Después de unas semanas durante las cuales realmente revisaba conmigo misma cada vez que había la más mínima elección, descubrí que sí tenía cosas que me gustaban y cosas que no me gustaban y que algunas eran muy definitivas. También encontré que no era tan difícil, cuando sabía lo que quería, conseguirlo y que cuando lograba lo que yo quería una vez, la próxima era más fácil y agradable darle al otro lo que él quería.

Durante un tiempo practiqué ser egoísta con todo: me levantaba a la hora que quería, me acostaba cuando quería, preparaba los alimentos que yo quería comer, decidía comer fuera –y dónde- cuando se me antojaba; veía las películas que quería ver, y me iba a otra habitación a leer un buen libro cuando no quería ver una película. Fui determinadamente egoísta en cada área de mi vida; estaba decidida a crecerme un buen ego (masculino) antes de enfrentarme a la inevitable tarea de desmontarlo.

Lo más interesante fue que, entre más egoísta me volvía, más generosamente me comportaba. Cuando realmente no me importaba lo que comiéramos o qué película veíamos o a cuál restaurante íbamos, mi “lo que tú quieras, mi vida” era absolutamente sincero y me encontraba feliz con la elección del otro. Me encontré preguntando al otro dónde él o ella quería ir y sopesando su respuesta contra mis propios deseos. Si los míos eran más fuertes, aprendí cómo presentarlos como una opción que realmente preferiría, sin quitarle importancia a la elección del otro. Comprendí que estaba dispuesta a negociar y que había aprendido a hacerlo (yo hoy, mañana tú o vice-versa).

Algo que siempre había estado duro y enfadado dentro de mí, comenzó a suavizarse y empecé a ver el mundo como un lugar más amable, y a mí misma como una persona con gustos y deseos variados pero específicos, capaz de tomar sus propias decisiones.

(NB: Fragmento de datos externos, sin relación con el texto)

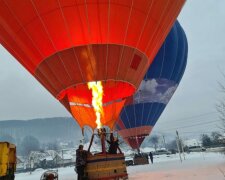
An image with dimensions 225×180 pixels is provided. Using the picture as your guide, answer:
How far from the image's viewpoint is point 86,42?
10328 mm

Un día, en una reunión de AA, escuché algo que realmente me explicó la profunda transformación que estaba observando en mí misma. Hablando del amor, dijeron: “No puedes dar al otro, lo que no puedes darte a ti mismo.” Yo, para entonces, sabía que ‘amor’ quería decir atención y cuidados, y eso era lo que –para evitar ser egoísta- no me había dado durante los primeros 50 años de mi vida. No fue sino hasta que aprendí a ser egoísta que comencé a comprender que mis gustos y mis deseos eran mi responsabilidad, y que pedirlos y también exigirlos era mi prerrogativa. Siendo responsable de mis gustos y deseos y dándomelos cada vez que era posible, también me abrí al inesperado placer de ser generosa cuando tenía ganas de serlo, algo que repentinamente era mucho más frecuente que antes.

Comencé a comprender que, lo que antes había parecido ser ausencia de egoísmo, era en realidad ausencia de ser y que ahora el ser egoísta daba como resultado una manera nueva de Ser de verdad.  Y teniendo un Ser, descubrí que realmente tenía algo que dar. Habiendo descubierto que tenía elección, resultó que esa elección era mía para dar a otra persona si así yo lo deseaba y me daba placer; y, al dar la elección a otra persona, había elegido hacer eso, entonces era también mi elección. De repente era un estado de las cosas donde todos ganábamos.  

El camino fue largo y, a veces, difícil pero supe que había logrado llegar a mi meta un domingo cuando la familia fue a comer a casa. Cociné y serví la comida y me senté a comer con ellos. Después, mientras ellos hacían la sobremesa compartiendo sus últimas copas de vino, me puse de pie y anuncié que me iba a mi reunión de AA.

Mi hijo me miró y exclamó: “¡Caramba, Mamá! ¡Te estás volviendo muy egoísta!”

Me quedé allí un momento mirando a mi hijo a los ojos y luego sentí cómo una gran sonrisa se dibujaba en mi cara.

“¡Sí, ¿verdad?! ¡Qué maravilla ¿no?!” y, despidiéndome, me encaminé hacia la puerta, dejándoles a ellos ahí, para comentar mi exclamación mientras terminaban su vino.